A spokesman for HP said the company would not challenge a motion by DXC Technology Co. and its Latham & Watkins attorneys to confirm the Aug. 15 award, filed Sept. 20 in Manhattan federal court. At the time, HPE announced the amount of the award, but the details of the case remained sealed until Friday.

The three-member arbitration panel found that HPE had breached an agreement to indemnify DXC for hundreds of millions of dollars in capital lease liabilities HPE had transferred in connection with the 2017 spinoff of its enterprise services business. That unit merged with technology and professional services provider Computer Sciences Corp. to form DXC.

According to court documents, CSC discovered just days before the deal that HPE had failed to disclose more than $1 billion in capital lease liabilities. In a last-minute effort to save the deal, HPE said it would convert the leases to operating leases under U.S. generally accepted accounting principles.

"CSC repeatedly sought information from HPE about its lease conversion methodology," DXC said in last week's filing. "But HPE shared very little information with CSC—and most of what it did share turned out to be false."
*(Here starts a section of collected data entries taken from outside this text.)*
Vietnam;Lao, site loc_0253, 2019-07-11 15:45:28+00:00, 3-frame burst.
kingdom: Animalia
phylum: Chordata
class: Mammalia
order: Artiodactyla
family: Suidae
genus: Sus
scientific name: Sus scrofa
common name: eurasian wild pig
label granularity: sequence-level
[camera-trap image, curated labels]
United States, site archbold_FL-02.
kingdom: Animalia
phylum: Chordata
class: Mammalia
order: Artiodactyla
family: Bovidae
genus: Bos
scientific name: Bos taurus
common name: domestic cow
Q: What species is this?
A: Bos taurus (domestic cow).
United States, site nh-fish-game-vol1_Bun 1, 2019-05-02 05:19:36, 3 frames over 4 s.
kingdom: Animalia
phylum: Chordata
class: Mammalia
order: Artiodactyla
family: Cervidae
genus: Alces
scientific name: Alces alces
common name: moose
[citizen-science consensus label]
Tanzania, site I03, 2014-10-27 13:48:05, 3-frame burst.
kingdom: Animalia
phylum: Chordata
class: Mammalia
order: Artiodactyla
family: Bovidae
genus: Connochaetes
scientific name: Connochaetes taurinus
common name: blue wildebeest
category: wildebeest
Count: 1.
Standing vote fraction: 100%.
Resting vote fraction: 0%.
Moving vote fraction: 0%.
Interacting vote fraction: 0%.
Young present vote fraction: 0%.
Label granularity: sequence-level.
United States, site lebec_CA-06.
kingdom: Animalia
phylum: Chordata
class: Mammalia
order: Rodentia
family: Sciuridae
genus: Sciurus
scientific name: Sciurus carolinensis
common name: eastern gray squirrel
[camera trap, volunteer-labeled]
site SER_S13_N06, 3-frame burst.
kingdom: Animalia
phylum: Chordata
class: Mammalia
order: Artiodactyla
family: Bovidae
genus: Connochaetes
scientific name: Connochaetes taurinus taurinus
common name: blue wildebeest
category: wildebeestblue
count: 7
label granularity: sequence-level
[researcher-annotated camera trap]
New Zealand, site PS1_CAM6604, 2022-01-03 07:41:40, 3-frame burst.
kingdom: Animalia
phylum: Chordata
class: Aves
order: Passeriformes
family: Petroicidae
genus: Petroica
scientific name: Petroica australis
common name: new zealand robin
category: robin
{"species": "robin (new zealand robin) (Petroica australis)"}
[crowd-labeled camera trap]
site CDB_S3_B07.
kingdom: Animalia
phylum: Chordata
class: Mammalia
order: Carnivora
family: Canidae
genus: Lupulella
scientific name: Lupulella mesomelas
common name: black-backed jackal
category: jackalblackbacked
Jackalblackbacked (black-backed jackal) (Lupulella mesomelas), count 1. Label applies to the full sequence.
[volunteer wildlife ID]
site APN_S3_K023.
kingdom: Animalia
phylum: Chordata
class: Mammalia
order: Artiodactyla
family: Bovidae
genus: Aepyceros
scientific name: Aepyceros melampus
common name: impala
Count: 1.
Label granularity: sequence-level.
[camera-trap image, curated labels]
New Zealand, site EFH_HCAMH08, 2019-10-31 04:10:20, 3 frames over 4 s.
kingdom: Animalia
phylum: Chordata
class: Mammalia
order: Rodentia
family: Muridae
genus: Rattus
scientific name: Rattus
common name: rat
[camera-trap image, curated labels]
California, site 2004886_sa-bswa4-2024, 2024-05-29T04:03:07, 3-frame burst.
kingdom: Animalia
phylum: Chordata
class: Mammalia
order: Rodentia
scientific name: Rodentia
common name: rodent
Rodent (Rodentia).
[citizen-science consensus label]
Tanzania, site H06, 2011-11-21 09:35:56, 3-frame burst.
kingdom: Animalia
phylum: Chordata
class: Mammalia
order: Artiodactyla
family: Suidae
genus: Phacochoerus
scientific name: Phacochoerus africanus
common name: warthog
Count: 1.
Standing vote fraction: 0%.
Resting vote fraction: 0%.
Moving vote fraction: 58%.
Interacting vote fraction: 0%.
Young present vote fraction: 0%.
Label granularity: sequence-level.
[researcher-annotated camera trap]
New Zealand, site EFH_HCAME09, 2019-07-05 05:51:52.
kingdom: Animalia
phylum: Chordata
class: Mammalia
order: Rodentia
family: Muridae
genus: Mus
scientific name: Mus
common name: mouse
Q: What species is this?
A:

According to DXC, HPE had failed to convert the modified leases under GAAP, sticking DXC with roughly $1 billion in long-term capital lease liabilities over the $250 million cap the parties had initially agreed to in entering the deal. DXC said HPE did not respond to further requests for information, and the firm initiated arbitration proceedings in March 2018.

In an 86-page award ruling, the arbitrators found that the key components of HPE's lease conversion methodology violated GAAP and that nearly all of the disputed leases were capital leases, according to the motion.

The tech publication CRN Magazine reported last week that the decision was particularly critical of Hewlett Packard Financial Services Chief Financial Officer Ian Fowlis, who was found to have provided an expert with an altered financial document that was submitted as evidence and lacked candor in the proceedings.

The award directed HPE to pay approximately $632 million in excess capital lease liabilities, pre-award interest of $34 million and a 3% post-judgment interest, compounded quarterly from Aug. 15.

An attorney for HPE forwarded a request for comment to a company spokesman, who said HPE said it "strongly" disagreed with the panel's finding.

In a statement, HPE said any characterizations that Fowlis or the company had acted improperly were "simply unfounded," but did confirm that it would not oppose DXC's motion to confirm the award.

"This was an accounting dispute, and we are happy to put this matter behind us now that it has been resolved," HPE said.

Latham & Watkins partner Jamie Wine praised the ruling in a statement, saying the firm was happy to have secured the outcome for its client.

"We are pleased with the panel's unanimous award finding in DXC's favor and adopting DXC's presentation of the facts in this matter," Wine said.

DXC was represented by Wine, Abid Qureshi, Douglas Yatter, Hilary Mattis, Kuan Huang, Adam Shamah, Sid Nadkarni, Sindhu Boddu, Amella Viso, Jaclyn Newman and Chase Chesser, all of Latham.

HPE was represented by Gibson, Dunn & Crutcher. The federal court docket listed litigation associate Amy Rublin Mayer as counsel.

The motion to confirm is currently before U.S. District Judge Valerie E. Caproni of the Southern District of New York.